給与のプログラムを提案した時のことです。

「社員コードは16桁ほしい。最初の8桁が生年月日、次の○桁が部門、その次の・・・、それにコメントを書く欄もなきゃ困る。ついでにこんな情報も入れられるようにしてくれ。」

これはみんな社長の「あったらいいなあ、」くらいの思いつきです。

「今は使わないが先々社員が増えてからでは変更が大変だ。そう考えるとこれだけ必要だ。先見の明があるだろう」と言いたいのでしょうが、そういう会社に限って10年たっても社員は10人です。

これは役に立たない情報です。計画倒れで終わります。

そしてこれをやられると情報がどんどん膨れ上がり現場は混乱し、疲弊してしまいます。

本当に大切な必要な情報が霞んでしまいます。

役に立たない情報に金と時間をかけてしまい、おまけに複雑すぎて、間違いだらけの情報になってしまいます。

市販のソフトは必要な情報を十分吟味し、網羅してくれています。社長の思いつきなどかないません。

情報は最少に。

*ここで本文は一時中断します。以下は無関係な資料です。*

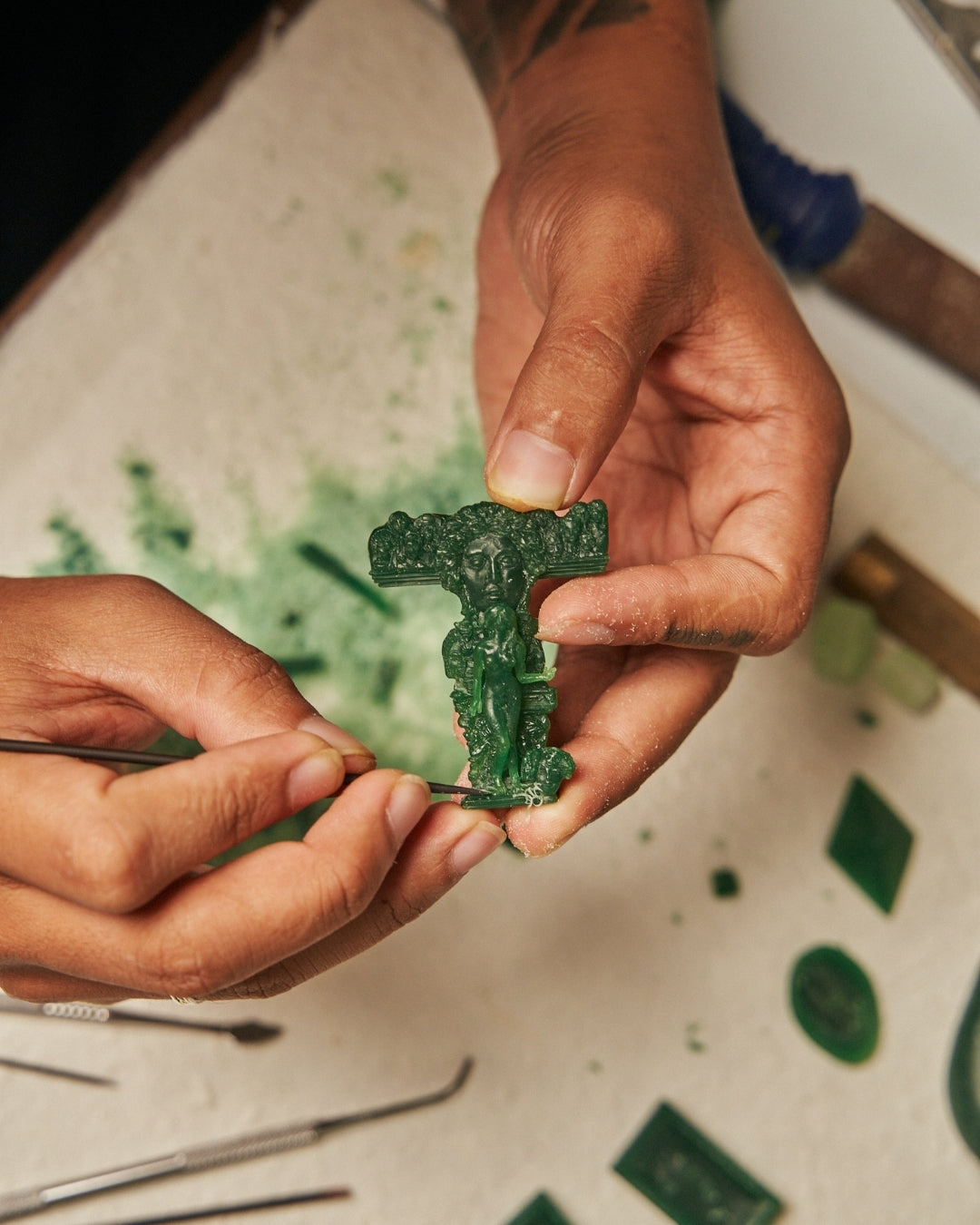 Close-up of a craftsman’s hands holding green wax for Carina Hardy fine jewelry line. Intricate process behind the luxury pieces. Discover the artistry, view the collection.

社員50人ほどの中小企業なら社員コードは3桁で十分です。

私の事務所では次のような管理をしています。

社長とその家族は001~020番、

それ以外の役員が050~099番、

正社員が100番、。

101「あ」111「か」121「さ」131「た」・・・191「わ」

バイトが200番台

201「あ」211「か」

この程度です。

管理しきれなくなったらその時に4桁にすればいいのです。

この給与の仕訳も会社によってさまざまですが、パターン化すれば効率良く処理できます。

ネットバンクを使って給与を振り込むと通帳には「人数分の手取額」と「振込手数料」が記帳されます。

20人なら、40行。そのまま入力しても情報としての価値はありません。合計額で処理すれば2行で済みます。

明細は給与プログラムで管理し、会計ソフトでは金額(総額)の管理をする、そう分ければ効率が上がります。

日下公人さんの本に「情け」がなければ情報ではない。と書いてありました。その情報は「情け」、愛情のこもった情報なのかどうか、そう考えるとほとんどの情報が色あせて見えてきます。

そして、方法はこれしかない、と考えるのはとてもまずいです。例えば社員さんの番号は入社順でもかまいません。こうすればだいたい社会保険の番号と一致します。方法は1つではない、こうも考えられる、が大切です。